How I’m learning to let my kids be messy

I knew I was going overboard on organizing when my son said he didn’t want to play with his toys because he would make a mess on the floor. Kids should not be afraid to play because mom is going to freak out over the mess. Kids are messy that’s just a fact. By my actions I was telling my kids that it’s not alright to be messy. That being messy is bad. I knew then that something had to change.

We would spend Saturday cleaning my house and making it look perfect. I would send my kids to their rooms and make them clean them to my satisfaction every Saturday. That did not go over well. My daughter and I fought all the time because she didn’t want to spend her weekend cleaning. She wanted to play with her friends or ride her bike. I wouldn’t let her though until her room was clean. I wanted it done perfectly. So instead of spending quality time with my kids on the weekend we cleaned and I fought with them.

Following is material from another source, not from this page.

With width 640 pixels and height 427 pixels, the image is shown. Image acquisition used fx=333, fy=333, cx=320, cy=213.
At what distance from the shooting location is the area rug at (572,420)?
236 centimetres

It hit me one day that this is not how I want to be remembered by my kids. I don’t want to be the mom who didn’t let them have any fun and just made them clean all day. I wanted a clean house but to also be able to let my kids be kids. So I went into her room one Saturday while she was cleaning to help and see what I could do. She told me that she had no idea where to put anything. I then realized that my daughter was organizing her room the way I wanted it not the way that worked best for her.

After talking to her I figured out that she was a visual person. She felt that if she couldn’t see something that she would forget about it. That was why everything was always all over the floor so she could see it. I switched out the pretty bins I had bought her for her shelves for see through ones that way she could see everything in that bin. She loved that idea.

I then decided that we do not need to clean the entire house every Saturday. As long as we kept up with the basic things like dishes, laundry and sweeping the downstairs then the house didn’t really get that dirty since we are really only there during the evenings. So I decided to go to a once a month whole house cleaning day. We pick one Saturday that we are not busy and we clean. I try to make it fun now too like playing music or making it into a game. They still complain about having to clean but at least they know in advance what day it is and I only have to listen to it once a month now.

Now my daughters room still gets very messy but when we have a big cleaning day she knows where everything goes. It takes her less time now. I still freak out sometimes about stuff all over my living room or the kids not putting things away but I am learning to not let it ruin my day. Kids just don’t think about those things they are too busy trying to have fun and be kids. They are only little for a while and I want them to enjoy it. There will be plenty of time in the future where they will be the ones keeping a house clean but for now I will forget the toys all over the floor or the cups all over my counter and enjoy what precious time I have with them.

 

2 Comments

  1. Jackie

    January 15, 2017 at 12:22 pm

    I totally agree with this. I used to be exactly the same until one Summer when we stayed with my Mom. I noticed that the bedroom they played in was so messy – toys were everywhere. I asked my Mom if it bothered her and she said ‘Oh no. They’re having fun. I just close the door!’

    1. JillianGrover

      January 15, 2017 at 6:47 pm

      Yes closing the door has helped me too 🙂 It’s hard when we see the mess but they are more concerned with having fun and just being kids. I’m trying to remember that!